PISR: Polarimetric Neural Implicit Surface Reconstruction for Textureless and Specular Objects

TL;DR

PISR is presented, a novel method that utilizes a geometrically accurate polarimetric loss to refine shape independently of appearance and leverages the hash-grid-based neural signed distance function to accelerate the reconstruction.

Abstract

Neural implicit surface reconstruction has achieved remarkable progress recently. Despite resorting to complex radiance modeling, state-of-the-art methods still struggle with textureless and specular surfaces. Different from RGB images, polarization images can provide direct constraints on the azimuth angles of the surface normals. In this paper, we present PISR, a novel method that utilizes a geometrically accurate polarimetric loss to refine shape independently of appearance. In addition, PISR smooths surface normals in image space to eliminate severe shape distortions and leverages the hash-grid-based neural signed distance function to accelerate the reconstruction.

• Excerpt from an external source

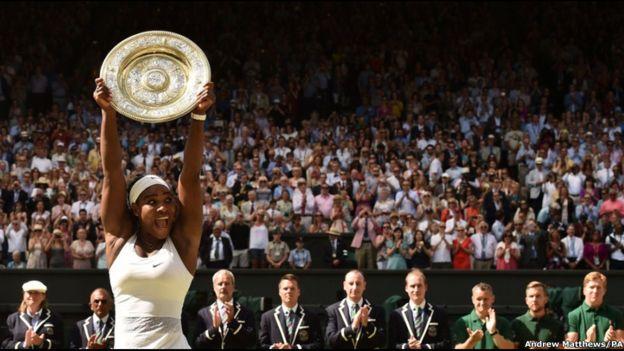 """La estadounidense Serena Williams derrota a la hispano-venezolana Garbiñe Muguruza para ganar su sexto título de Wimbledon y completar el """"Serena Slam"""" al ser la campeona de los cuatros Grand Slam al mismo tiempo."""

Experimental results demonstrate that PISR achieves higher accuracy and robustness, with an L1 Chamfer distance of 0.5 mm and an F-score of 99.5% at 1 mm, while converging 4~30 times faster than previous polarimetric surface reconstruction methods.

Figures (7)

• Figure 1: Normal maps of reconstructed surfaces. By leveraging polarization information, our method is able to reconstruct textureless and specular surfaces with fine-grained details.
• Figure 2: Overview of PISR. Pixels for the optimization are sampled in criss-cross patterns at the middle stage of the optimization. The polarimetric loss $\mathcal{L}^\text{p}_\text{pol}$ and the normal loss $\mathcal{L}_\text{normal}$ are used for regularizing the shape independently of appearance.
• Figure 3: Dataset and collection. (a) Objects with ground-truth meshes. (b) Objects without ground-truth meshes. (c) Capture setup.
• Figure 4: Signed error maps. Red and blue mean surface swelling and shrinking respectively. Regions with higher color saturation indicate longer distances between the reconstruction result and the ground truth. Errors are truncated to within $\pm 2$mm for better visualization.
• Figure 5: Normal maps of Dragon B. before and after optimizations. Using neural SDFs to represent shapes allows changes in the shape topology during the optimization.